━━━━━ LISTED ENTRIES ━━━━━

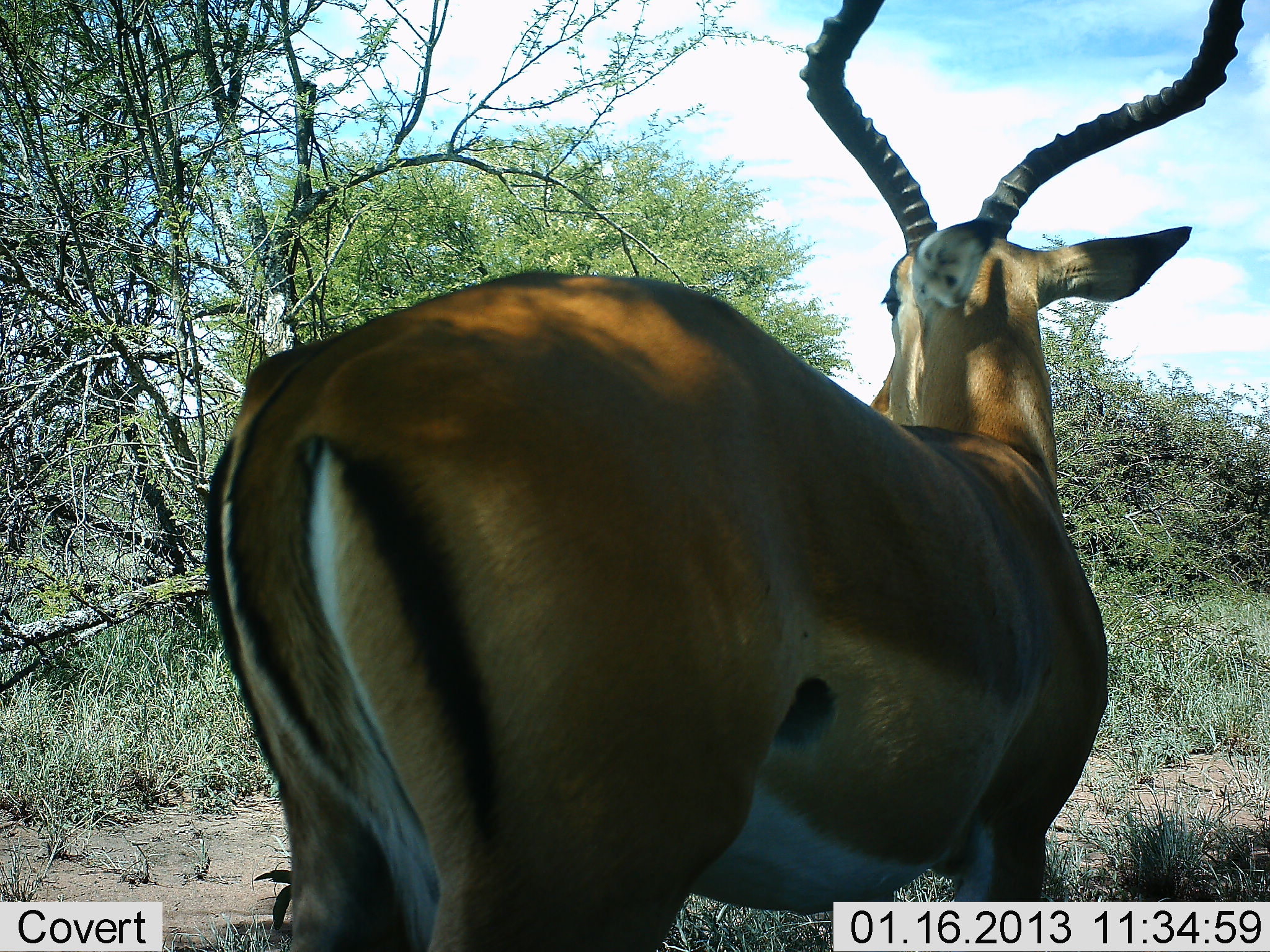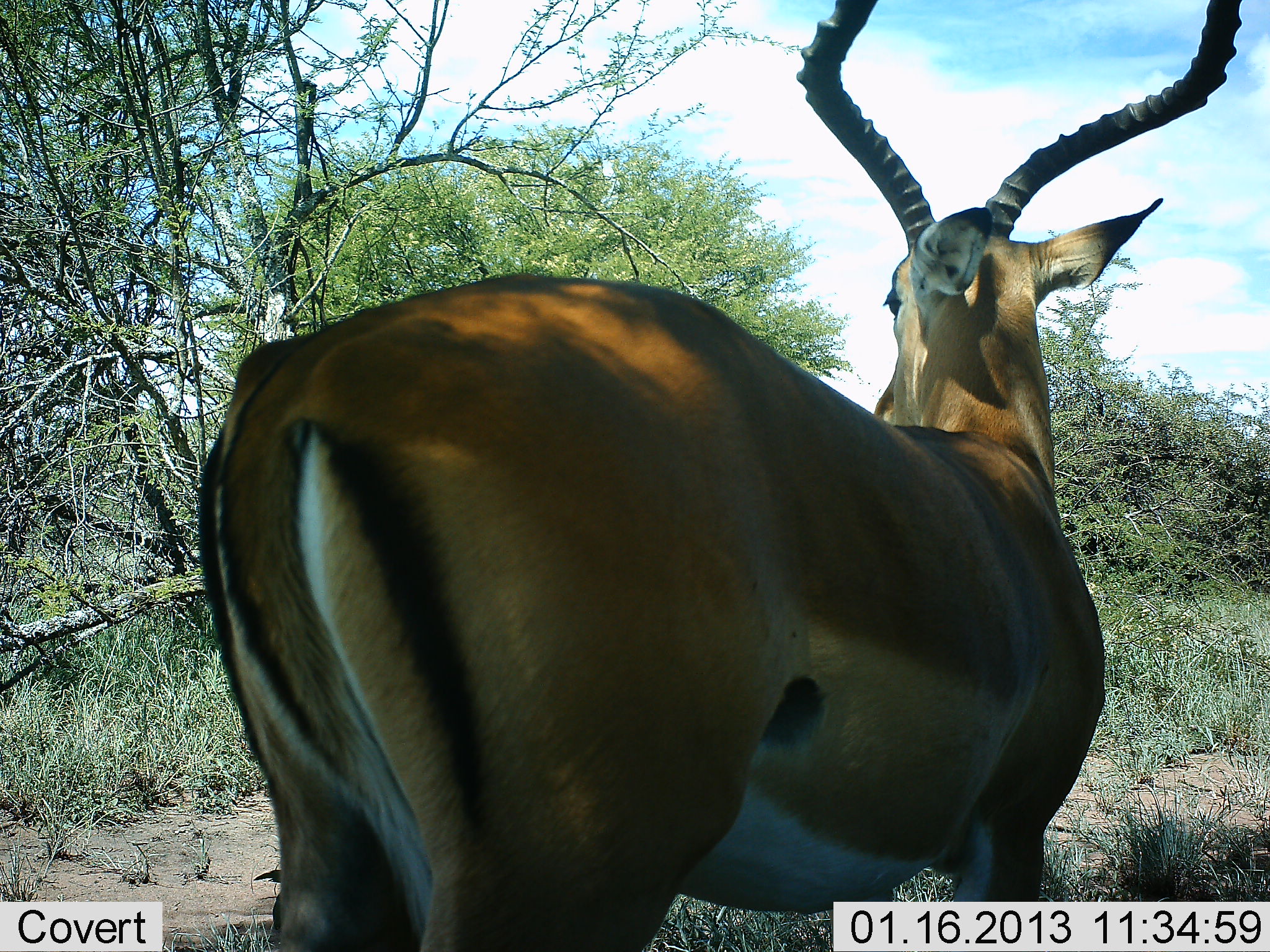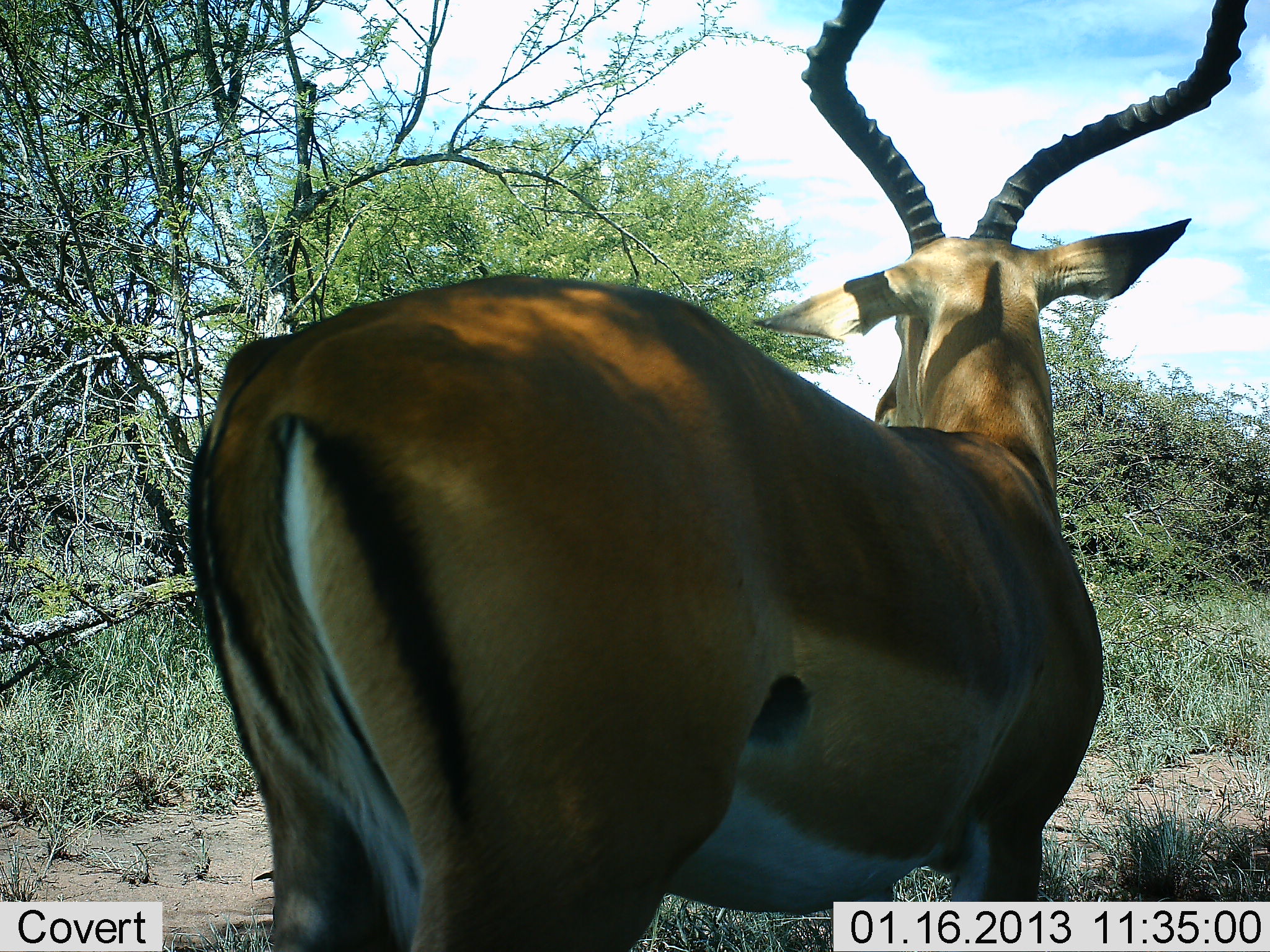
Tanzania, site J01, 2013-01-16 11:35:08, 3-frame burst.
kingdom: Animalia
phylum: Chordata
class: Mammalia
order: Artiodactyla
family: Bovidae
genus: Aepyceros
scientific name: Aepyceros melampus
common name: impala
Impala (Aepyceros melampus), count 1. Behavior (volunteer vote fractions): standing 100%, resting 5%, moving 0%, interacting 0%. Young present (vote fraction): 0%. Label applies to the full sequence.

━━━━━

> TO DO: The answer consists of the records repeated exactly, without any images.

> RESULT OF THE EXERCISE:
Tanzania, site J01, 2013-01-16 11:35:08, 3-frame burst.
kingdom: Animalia
phylum: Chordata
class: Mammalia
order: Artiodactyla
family: Bovidae
genus: Aepyceros
scientific name: Aepyceros melampus
common name: impala
Impala (Aepyceros melampus), count 1. Behavior (volunteer vote fractions): standing 100%, resting 5%, moving 0%, interacting 0%. Young present (vote fraction): 0%. Label applies to the full sequence.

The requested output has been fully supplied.